» **Work request**: Your reply should reproduce all the data below exactly while excluding the pictures.

» **Short descriptive text snippets**:
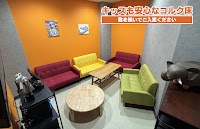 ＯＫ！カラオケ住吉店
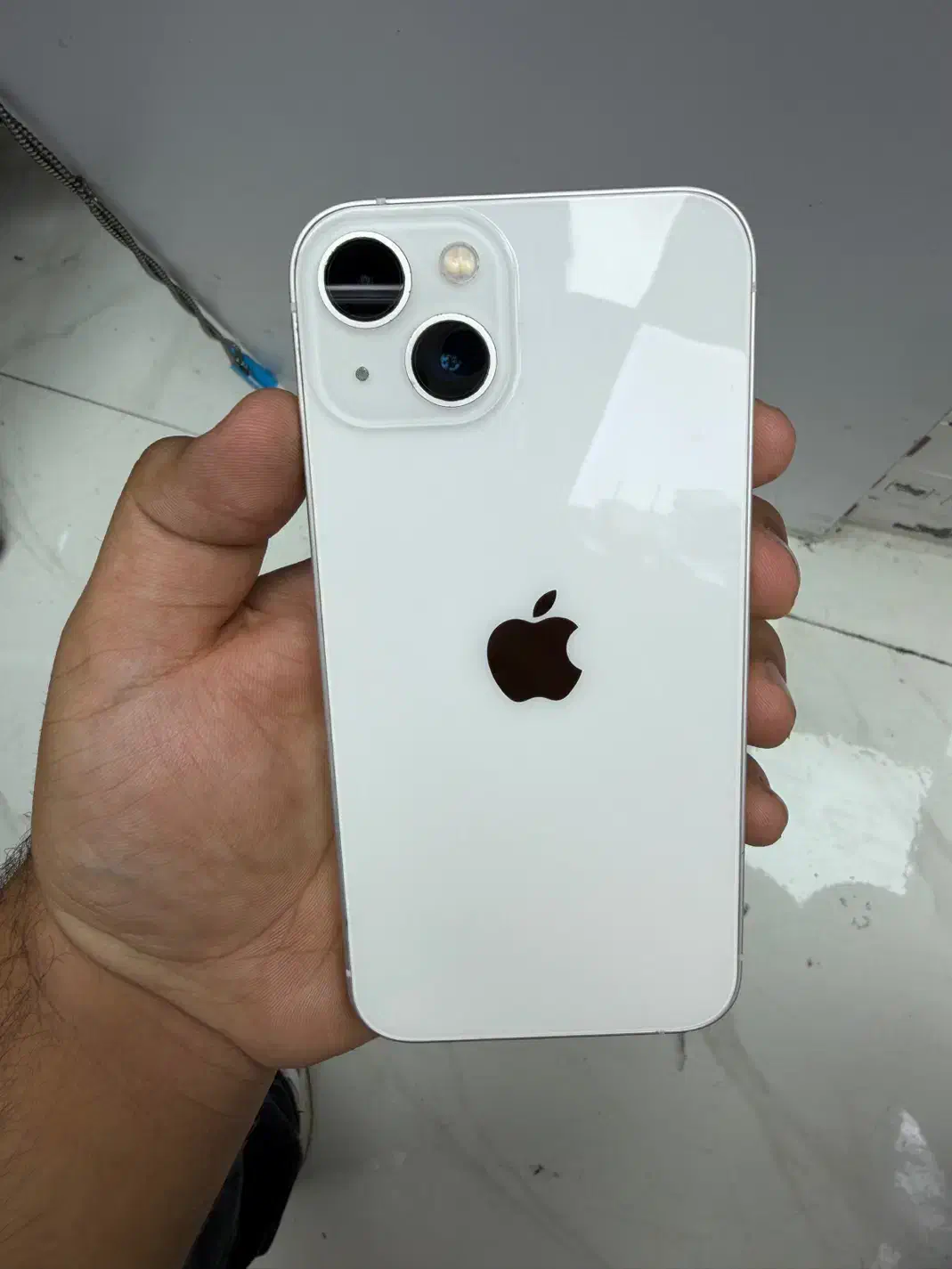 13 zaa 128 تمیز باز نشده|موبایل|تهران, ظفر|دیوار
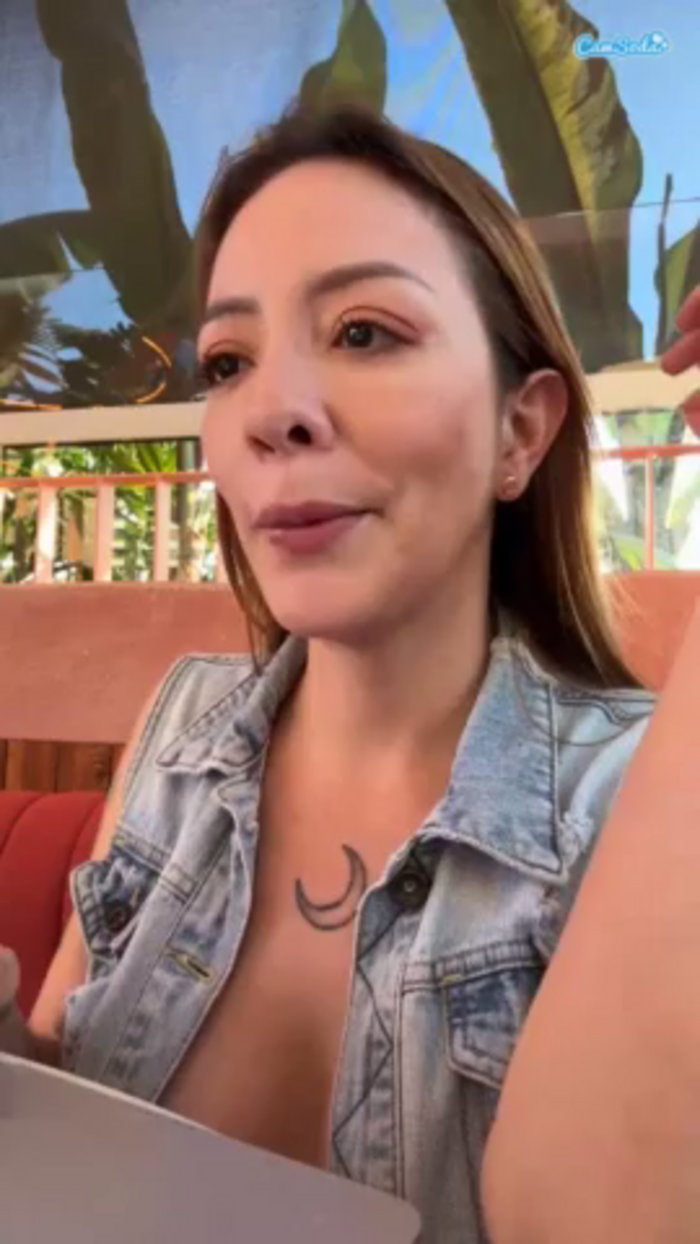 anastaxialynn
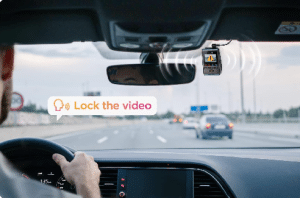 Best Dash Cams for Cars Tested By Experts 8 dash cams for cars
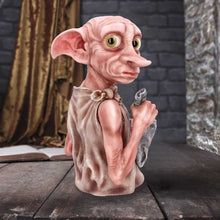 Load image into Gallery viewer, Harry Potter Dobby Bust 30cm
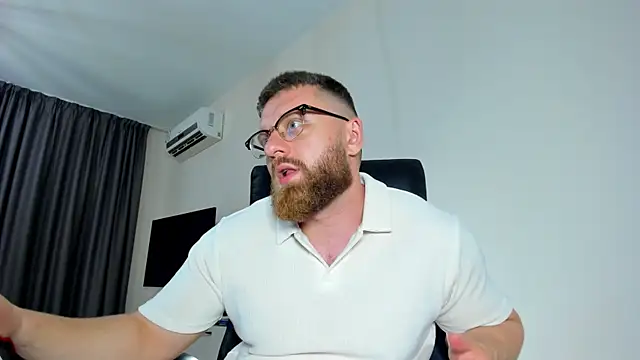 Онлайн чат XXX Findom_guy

» **Exercise answer**:
 ＯＫ！カラオケ住吉店
 13 zaa 128 تمیز باز نشده|موبایل|تهران, ظفر|دیوار
 anastaxialynn
 Best Dash Cams for Cars Tested By Experts 8 dash cams for cars
 Load image into Gallery viewer, Harry Potter Dobby Bust 30cm
 Онлайн чат XXX Findom_guy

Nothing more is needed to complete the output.